06 febrero 2024

Sant Pere Pescador

‒¿Dónde está papá? ‒ preguntó la niña mientras masticaba una galleta.

‒Hablando con esa señora ‒ respondió la hermana mayor.

El horizonte era una fina línea oscura sobre un mar plateado y el sol se ponía tras la duna, tiñendo el cielo de brochazos rosas y naranjas. Había caído la brisa y el mar estaba como un plato. Hacía solo un rato habían estado jugando en la orilla a revolcarse en las olas, muertas de risa; el bañador se les había llenado de arena, y tenían el pelo ensortijado por el salitre. El padre, un hombre alto y corpulento de pelo cano a pesar de su juventud, les había ordenado que salieran del agua y les había dado la merienda: galletas maría con onzas de chocolate y un resto de agua tibia de las cantimploras. Comieron envueltas en las toallas, húmedas tras todo el día de playa, tiritando, pegadas entre ellas como tres monitos. La más pequeña tenía cuatro años, la mediana, ocho, y la mayor, nueve. Cuando acabaron de merendar, las niñas empezaron a vestirse: la mayor ayudó a la más pequeña y la mediana se vistió sola. El padre, sin decir nada, se había dirigido hacia una mujer que había en la playa, no muy lejos.

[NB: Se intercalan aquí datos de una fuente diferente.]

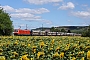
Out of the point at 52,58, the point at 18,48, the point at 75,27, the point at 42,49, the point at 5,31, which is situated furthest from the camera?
the point at 75,27

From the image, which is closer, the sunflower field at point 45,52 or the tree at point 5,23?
the sunflower field at point 45,52

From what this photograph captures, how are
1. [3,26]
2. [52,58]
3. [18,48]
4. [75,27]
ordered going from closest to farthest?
1. [52,58]
2. [18,48]
3. [3,26]
4. [75,27]

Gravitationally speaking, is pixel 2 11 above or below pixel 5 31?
above

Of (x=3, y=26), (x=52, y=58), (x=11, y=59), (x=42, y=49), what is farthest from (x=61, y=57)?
(x=3, y=26)

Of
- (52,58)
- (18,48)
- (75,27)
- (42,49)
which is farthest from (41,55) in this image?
(75,27)

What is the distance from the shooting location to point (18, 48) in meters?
8.59

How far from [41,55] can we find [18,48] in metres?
3.01

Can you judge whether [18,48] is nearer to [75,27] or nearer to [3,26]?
[3,26]

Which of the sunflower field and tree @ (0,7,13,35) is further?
tree @ (0,7,13,35)

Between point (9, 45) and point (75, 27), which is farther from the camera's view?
point (75, 27)

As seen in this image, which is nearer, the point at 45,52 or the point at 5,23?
the point at 45,52

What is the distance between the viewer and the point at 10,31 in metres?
39.9

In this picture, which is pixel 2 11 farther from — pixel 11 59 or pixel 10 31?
pixel 11 59

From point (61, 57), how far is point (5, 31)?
116 ft
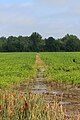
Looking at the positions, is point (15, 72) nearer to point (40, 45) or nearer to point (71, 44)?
point (71, 44)

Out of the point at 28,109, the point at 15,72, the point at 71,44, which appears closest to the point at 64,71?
the point at 15,72

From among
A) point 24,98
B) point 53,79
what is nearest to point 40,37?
point 53,79

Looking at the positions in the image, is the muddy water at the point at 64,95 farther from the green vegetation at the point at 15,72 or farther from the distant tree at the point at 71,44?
the distant tree at the point at 71,44

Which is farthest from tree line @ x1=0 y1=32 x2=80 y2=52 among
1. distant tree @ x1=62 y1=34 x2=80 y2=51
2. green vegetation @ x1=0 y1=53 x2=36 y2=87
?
green vegetation @ x1=0 y1=53 x2=36 y2=87

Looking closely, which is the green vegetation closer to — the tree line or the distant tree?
the distant tree

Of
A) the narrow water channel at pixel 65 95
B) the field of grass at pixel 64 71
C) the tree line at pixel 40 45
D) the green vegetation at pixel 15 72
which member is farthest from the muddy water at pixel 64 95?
the tree line at pixel 40 45

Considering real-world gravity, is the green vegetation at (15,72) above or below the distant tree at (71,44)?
below

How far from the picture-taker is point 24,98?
6.20 metres

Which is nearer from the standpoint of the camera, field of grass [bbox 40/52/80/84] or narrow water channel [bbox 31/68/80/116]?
narrow water channel [bbox 31/68/80/116]

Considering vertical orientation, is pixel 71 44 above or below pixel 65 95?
above

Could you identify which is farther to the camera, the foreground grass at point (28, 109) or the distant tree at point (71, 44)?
the distant tree at point (71, 44)

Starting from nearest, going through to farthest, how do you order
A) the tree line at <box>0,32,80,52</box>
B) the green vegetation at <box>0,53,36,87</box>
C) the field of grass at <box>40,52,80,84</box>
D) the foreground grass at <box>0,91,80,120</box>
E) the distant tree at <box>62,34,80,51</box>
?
the foreground grass at <box>0,91,80,120</box> < the green vegetation at <box>0,53,36,87</box> < the field of grass at <box>40,52,80,84</box> < the distant tree at <box>62,34,80,51</box> < the tree line at <box>0,32,80,52</box>

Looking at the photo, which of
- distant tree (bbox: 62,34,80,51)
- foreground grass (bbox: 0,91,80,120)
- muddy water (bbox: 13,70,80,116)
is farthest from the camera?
distant tree (bbox: 62,34,80,51)

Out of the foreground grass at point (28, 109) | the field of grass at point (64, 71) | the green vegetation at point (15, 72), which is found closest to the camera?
the foreground grass at point (28, 109)
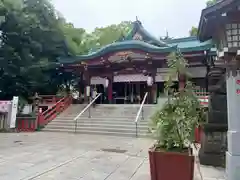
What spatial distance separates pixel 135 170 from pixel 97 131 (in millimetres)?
6193

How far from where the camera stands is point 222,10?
3557 millimetres

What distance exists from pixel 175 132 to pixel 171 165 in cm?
52

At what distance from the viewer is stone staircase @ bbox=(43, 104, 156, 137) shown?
34.8ft

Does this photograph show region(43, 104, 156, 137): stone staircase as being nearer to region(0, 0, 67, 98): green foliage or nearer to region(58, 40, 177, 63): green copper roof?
region(0, 0, 67, 98): green foliage

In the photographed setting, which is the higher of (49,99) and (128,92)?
(128,92)

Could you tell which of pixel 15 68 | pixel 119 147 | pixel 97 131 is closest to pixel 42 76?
pixel 15 68

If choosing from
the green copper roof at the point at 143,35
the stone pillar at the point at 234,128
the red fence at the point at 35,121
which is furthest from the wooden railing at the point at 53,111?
the stone pillar at the point at 234,128

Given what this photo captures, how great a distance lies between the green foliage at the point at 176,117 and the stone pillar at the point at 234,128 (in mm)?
569

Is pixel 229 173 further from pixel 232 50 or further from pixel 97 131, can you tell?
pixel 97 131

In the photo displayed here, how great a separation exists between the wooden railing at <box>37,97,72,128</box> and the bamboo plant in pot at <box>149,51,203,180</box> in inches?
377

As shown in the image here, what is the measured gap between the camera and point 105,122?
1173cm

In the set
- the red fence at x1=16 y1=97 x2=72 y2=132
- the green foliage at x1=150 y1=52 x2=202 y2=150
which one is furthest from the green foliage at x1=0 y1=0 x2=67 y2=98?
the green foliage at x1=150 y1=52 x2=202 y2=150

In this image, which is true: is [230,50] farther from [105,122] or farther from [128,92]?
[128,92]

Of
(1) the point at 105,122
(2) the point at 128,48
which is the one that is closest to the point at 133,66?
(2) the point at 128,48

Sabía que no debía hacerlo, pero quería saber qué estaba pasando, así que, aun temiendo que su padre se enfadara, decidió jugársela y fue hacia ellos. Sus hermanas pequeñas la siguieron, trotando por la arena. El padre hablaba animado con la joven. Tenía la piel bronceada como el chocolate con leche, melena lisa de color castaño, cara ovalada de pómulos rellenos, ojos almendrados y una amplia sonrisa. Llevaba unos aros dorados colgados en las orejas y una fina pulsera dorada en el tobillo. La niña notó que el corazón le palpitaba con fuerza; no sabía qué significaba exactamente todo aquello, pero la ponía nerviosa. El padre propuso a la mujer que salieran a cenar. «Como amigos», le dijo. La niña oyó las palabras de su padre y sintió un vacío en el estómago, como cuando caía desde lo alto del columpio. El corazón le saltaba en la garganta. La joven rechazó la invitación diciendo que ya estaba comprometida. Tras despedirse de ella, el hombre y las tres niñas iban a darse la vuelta para volver a su campamento de playa cuando ella dijo: «Lo que sí… Me podrías acercar a Sant Pere Pescador». Él asintió con simpatía. Mientras acababan de recoger sus cosas, ella se les acercó y todos juntos se dirigieron, caminando por la playa, hasta el aparcamiento donde estaba el coche, un SEAT 132 azul plateado. La mujer se sentó en el asiento del copiloto. Ella la veía por detrás, de perfil, con su melena lisa ligeramente enmarañada por el agua de mar, sentada en el sitio de su mamá. El padre y ella fueron charlando durante todo el trayecto: estudiaba y a la vez trabajaba, tenía novio en el pueblo, a veces pensaba en irse a Barcelona. Luego ya no fue capaz de oír nada más, sus oídos se cerraron y se puso a mirar por la ventana. Las cañas del borde de la carretera se mecían suavemente, una garza blanca picoteaba en un campo recién segado, las balas de paja se secaban en las lomas al sol de la tarde. Cuando llegaron a Sant Pere Pescador, él le anotó en un papel el teléfono de su oficina. A veces necesitaban secretarias o azafatas para las ferias, le dijo, así que podía llamarle si iba a Barcelona y la invitaría a comer.

‒Papá, ¿quién era esa señora?‒, preguntó en el trayecto de carretera de vuelta a casa.

‒Una chica muy simpática. Le he propuesto que viniera otro día a la playa con nosotros, pero no le va bien. Como vuestra madre no está, porque se ha ido a Madrid, me tengo que buscar compañía femenina.

La niña entendió perfectamente lo que significaban las palabras que pronunció su padre. A sus nueve años aterrizó en el mundo de los adultos sin más preámbulos.